Ochi Kento, Kamiura Moto
Graduate School of Science and Engineering, Tokyo Denki University, Japan.
Graduate School of Science and Engineering, Tokyo Denki University, Japan; School of Science and Engineering, Tokyo Denki University, Japan; Research Institute of Electrical Communication, Tohoku University, Japan.
Biosystems. 2015 Sep;135:55-65. doi: 10.1016/j.biosystems.2015.06.009. Epub 2015 Jul 10.
A multi-armed bandit problem is a search problem on which a learning agent must select the optimal arm among multiple slot machines generating random rewards. UCB algorithm is one of the most popular methods to solve multi-armed bandit problems. It achieves logarithmic regret performance by coordinating balance between exploration and exploitation. Since UCB algorithms, researchers have empirically known that optimistic value functions exhibit good performance in multi-armed bandit problems. The terms optimistic or optimism might suggest that the value function is sufficiently larger than the sample mean of rewards. The first definition of UCB algorithm is focused on the optimization of regret, and it is not directly based on the optimism of a value function. We need to think the reason why the optimism derives good performance in multi-armed bandit problems. In the present article, we propose a new method, which is called Overtaking method, to solve multi-armed bandit problems.
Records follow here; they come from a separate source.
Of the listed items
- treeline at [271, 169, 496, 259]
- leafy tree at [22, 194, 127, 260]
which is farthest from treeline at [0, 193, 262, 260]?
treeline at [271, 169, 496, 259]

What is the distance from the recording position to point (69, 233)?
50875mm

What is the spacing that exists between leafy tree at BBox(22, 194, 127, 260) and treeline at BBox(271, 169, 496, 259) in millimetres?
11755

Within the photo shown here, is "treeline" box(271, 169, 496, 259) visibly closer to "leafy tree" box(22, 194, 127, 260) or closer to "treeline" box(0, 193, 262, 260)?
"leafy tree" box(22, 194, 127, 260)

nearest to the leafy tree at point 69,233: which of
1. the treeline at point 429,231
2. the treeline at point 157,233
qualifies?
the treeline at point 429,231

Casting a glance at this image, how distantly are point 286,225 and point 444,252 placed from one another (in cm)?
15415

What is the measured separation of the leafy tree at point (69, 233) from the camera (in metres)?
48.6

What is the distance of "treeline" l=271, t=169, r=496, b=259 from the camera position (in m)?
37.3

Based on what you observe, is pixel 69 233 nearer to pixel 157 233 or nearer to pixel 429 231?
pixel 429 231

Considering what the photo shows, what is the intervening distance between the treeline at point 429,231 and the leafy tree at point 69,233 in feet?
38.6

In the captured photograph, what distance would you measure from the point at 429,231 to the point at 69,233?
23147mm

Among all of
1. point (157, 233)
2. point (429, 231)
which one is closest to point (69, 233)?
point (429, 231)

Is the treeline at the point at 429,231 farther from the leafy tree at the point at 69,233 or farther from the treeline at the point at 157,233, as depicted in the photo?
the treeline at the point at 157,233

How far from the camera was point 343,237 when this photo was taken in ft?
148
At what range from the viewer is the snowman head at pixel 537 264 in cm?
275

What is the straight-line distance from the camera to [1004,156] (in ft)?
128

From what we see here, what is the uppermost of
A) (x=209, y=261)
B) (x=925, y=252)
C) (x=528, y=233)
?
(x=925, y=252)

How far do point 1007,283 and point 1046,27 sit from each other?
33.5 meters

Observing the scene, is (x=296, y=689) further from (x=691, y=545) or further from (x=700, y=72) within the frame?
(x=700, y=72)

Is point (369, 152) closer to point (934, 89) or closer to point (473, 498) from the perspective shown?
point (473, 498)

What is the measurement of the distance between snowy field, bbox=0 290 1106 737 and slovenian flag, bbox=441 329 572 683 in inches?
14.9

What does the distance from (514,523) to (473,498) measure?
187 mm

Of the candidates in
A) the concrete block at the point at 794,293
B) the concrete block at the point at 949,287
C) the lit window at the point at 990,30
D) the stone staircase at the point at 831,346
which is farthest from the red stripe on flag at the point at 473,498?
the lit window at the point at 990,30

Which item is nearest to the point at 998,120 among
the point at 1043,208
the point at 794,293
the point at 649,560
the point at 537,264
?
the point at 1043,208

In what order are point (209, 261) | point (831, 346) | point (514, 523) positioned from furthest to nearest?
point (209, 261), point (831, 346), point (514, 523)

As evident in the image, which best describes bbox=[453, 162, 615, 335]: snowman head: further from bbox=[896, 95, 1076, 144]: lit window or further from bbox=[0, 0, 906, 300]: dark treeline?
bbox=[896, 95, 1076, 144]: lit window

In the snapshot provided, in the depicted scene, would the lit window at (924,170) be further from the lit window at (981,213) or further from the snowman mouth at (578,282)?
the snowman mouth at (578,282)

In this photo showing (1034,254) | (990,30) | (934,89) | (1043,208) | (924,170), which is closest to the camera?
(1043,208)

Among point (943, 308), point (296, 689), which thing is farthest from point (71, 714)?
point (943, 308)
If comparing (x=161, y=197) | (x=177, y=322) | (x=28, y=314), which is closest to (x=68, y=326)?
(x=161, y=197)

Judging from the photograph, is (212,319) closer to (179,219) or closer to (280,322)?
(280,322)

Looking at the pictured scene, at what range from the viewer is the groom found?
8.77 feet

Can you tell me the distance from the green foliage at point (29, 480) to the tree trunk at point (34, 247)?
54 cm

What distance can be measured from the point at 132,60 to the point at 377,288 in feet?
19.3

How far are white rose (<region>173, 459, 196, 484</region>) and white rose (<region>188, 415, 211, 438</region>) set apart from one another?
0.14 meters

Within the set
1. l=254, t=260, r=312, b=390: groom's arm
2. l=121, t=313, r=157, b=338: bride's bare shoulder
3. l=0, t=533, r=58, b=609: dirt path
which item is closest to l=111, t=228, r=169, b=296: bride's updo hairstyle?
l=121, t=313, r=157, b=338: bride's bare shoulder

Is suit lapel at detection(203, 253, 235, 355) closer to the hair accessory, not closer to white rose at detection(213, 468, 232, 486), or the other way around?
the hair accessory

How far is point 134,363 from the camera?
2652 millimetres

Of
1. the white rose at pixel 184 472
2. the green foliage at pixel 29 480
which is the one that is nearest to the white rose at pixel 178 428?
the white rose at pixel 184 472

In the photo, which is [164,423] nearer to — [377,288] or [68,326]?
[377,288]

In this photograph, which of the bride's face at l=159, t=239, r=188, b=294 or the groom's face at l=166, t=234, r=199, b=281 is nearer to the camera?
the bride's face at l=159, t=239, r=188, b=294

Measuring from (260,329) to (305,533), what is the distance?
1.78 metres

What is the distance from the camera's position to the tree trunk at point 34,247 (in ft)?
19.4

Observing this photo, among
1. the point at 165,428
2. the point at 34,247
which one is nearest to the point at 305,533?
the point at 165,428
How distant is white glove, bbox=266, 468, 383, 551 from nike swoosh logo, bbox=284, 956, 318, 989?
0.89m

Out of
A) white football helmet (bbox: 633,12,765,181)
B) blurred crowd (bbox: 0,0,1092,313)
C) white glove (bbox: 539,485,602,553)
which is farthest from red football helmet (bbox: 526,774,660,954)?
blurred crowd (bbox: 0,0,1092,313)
The value function of the proposed method is defined as an upper bound of a confidence interval with respect to an estimator of expected value of reward: the value function asymptotically approaches to the expected value of reward from the upper bound. If the value function is larger than the expected value under the asymptote, then the learning agent is almost sure to be able to obtain the optimal arm. This structure is called sand-sifter mechanism, which has no regrowth of value function of suboptimal arms. It means that the learning agent can play only the current best arm in each time step. Consequently the proposed method achieves high accuracy rate and low regret and some value functions of it can outperform UCB algorithms. This study suggests the advantage of optimism of agents in uncertain environment by one of the simplest frameworks.
多臂赌博机问题是一种搜索问题,学习智能体必须在多个产生随机奖励的老虎机中选择最优的拉杆。UCB算法是解决多臂赌博机问题最流行的方法之一。它通过协调探索与利用之间的平衡实现对数遗憾性能。自UCB算法出现以来,研究人员通过经验发现乐观值函数在多臂赌博机问题中表现良好。乐观或乐观主义这些术语可能意味着值函数比奖励的样本均值足够大。UCB算法的第一个定义侧重于遗憾的优化,它不是直接基于值函数的乐观性。我们需要思考为什么乐观性在多臂赌博机问题中能带来良好性能。在本文中,我们提出一种新方法,称为超越方法,用于解决多臂赌博机问题。所提方法的值函数被定义为关于奖励期望值估计器的置信区间的上界:该值函数从上方渐近地趋近于奖励的期望值。如果值函数在渐近线之下大于期望值,那么学习智能体几乎肯定能够获得最优拉杆。这种结构被称为筛沙机制,次优拉杆的值函数不会再增长。这意味着学习智能体在每个时间步只能玩当前最优的拉杆。因此,所提方法实现了高精度率和低遗憾,并且其一些值函数可以优于UCB算法。本研究通过最简单的框架之一揭示了智能体在不确定环境中乐观性的优势。